Brianna Despenza is an aspiring artist and activist who uses her love of art to create a statement. Despenza attends Edna Karr High School and New Orleans Center for Creative Arts and is highly involved in both her schools and her community.
James Despenza, her father, is her inspiration to become an activist in the art community. She wanted to create a civil rights piece but didn’t know which part of the movement to showcase. After researching many different events, Despenza decided to showcase the Birmingham Church Bombing of 1963.
Inspired by Chuck Close, an American painter and photographer, Despenza says, “I recreated the little girls’ faces using pointillism and color to represent the essence of their childhood before they were killed in the explosion set by a Klansman. I painted the wood with loose brush strokes, to create a surface that echoes the flames of the explosion. I chose the four girls because I wanted the whole community to remember and honor the lives lost, and the waste caused by cultural tension.”
This series was purchased by the NOCCA Institute for $1,200 and will enter the permanent collection for the Plessy Project.
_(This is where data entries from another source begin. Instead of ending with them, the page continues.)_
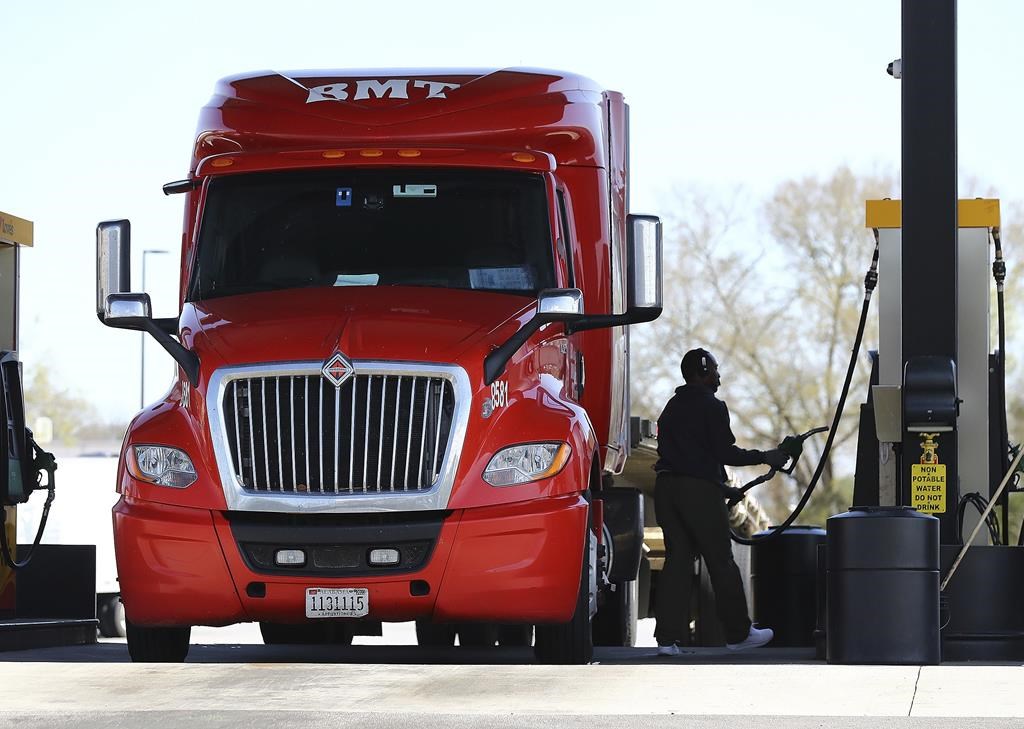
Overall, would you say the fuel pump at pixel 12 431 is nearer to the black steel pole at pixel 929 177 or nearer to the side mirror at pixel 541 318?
the side mirror at pixel 541 318

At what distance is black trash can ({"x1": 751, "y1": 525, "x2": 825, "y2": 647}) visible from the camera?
526 inches

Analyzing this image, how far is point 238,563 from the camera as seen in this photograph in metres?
9.51

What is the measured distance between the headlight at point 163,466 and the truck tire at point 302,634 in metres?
3.94

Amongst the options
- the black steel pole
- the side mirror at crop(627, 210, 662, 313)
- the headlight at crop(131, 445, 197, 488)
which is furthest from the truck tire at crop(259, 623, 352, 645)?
the black steel pole

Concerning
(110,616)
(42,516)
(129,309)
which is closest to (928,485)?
(129,309)

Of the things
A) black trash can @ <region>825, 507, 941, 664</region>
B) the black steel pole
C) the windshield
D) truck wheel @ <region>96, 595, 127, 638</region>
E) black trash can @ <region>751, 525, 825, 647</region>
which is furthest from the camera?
truck wheel @ <region>96, 595, 127, 638</region>

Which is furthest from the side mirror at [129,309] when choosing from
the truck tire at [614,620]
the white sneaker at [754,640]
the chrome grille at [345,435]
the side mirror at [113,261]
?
the truck tire at [614,620]

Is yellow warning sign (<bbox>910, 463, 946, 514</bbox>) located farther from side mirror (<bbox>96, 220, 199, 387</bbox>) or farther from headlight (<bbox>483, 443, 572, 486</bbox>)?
side mirror (<bbox>96, 220, 199, 387</bbox>)

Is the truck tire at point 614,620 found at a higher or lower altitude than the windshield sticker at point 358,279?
lower

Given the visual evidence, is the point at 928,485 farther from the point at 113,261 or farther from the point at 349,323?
the point at 113,261

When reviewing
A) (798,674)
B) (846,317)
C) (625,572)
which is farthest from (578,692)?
(846,317)

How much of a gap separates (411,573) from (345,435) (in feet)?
2.47

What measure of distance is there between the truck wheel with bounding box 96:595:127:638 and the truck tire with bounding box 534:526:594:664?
1795cm

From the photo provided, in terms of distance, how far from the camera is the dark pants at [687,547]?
481 inches
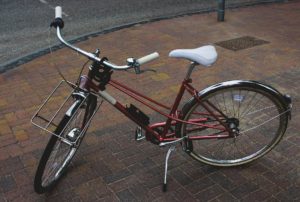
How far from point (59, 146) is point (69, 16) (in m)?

Despenza says, “These paintings will support Martin Luther King’s desire to remind society of the change they needed to happen.”
Other than creating art, Despenza also volunteers at a hair salon, where she was able to see first-hand how a love of the arts can translate into a business.
“This was the most rewarding volunteer experience because I saw how my artistic strengths could be combined with a career in marketing,” says Despenza. “After later attending a pre-college art program focusing on figure painting in which I studied oil painting, my belief that art was my true passion was validated.”
Even with her limited time, Despenza has volunteered at The Louisiana Children’s Museum, Holy Name of Mary Church, City Hall, Night Out Against Crime and at NOCCA.
Despenza’s main passion is art. She loves dark room photography, painting and drawing. When she is not practicing her art, she loves watching old episodes of “The Twilight Zone.” After creating many pieces in high school, Despenza knows her personal voice and how her audience responds to her artwork. After college, she hopes to create internationally respected pieces that cause the audience to reflect on the past and compare it to the times of today’s society.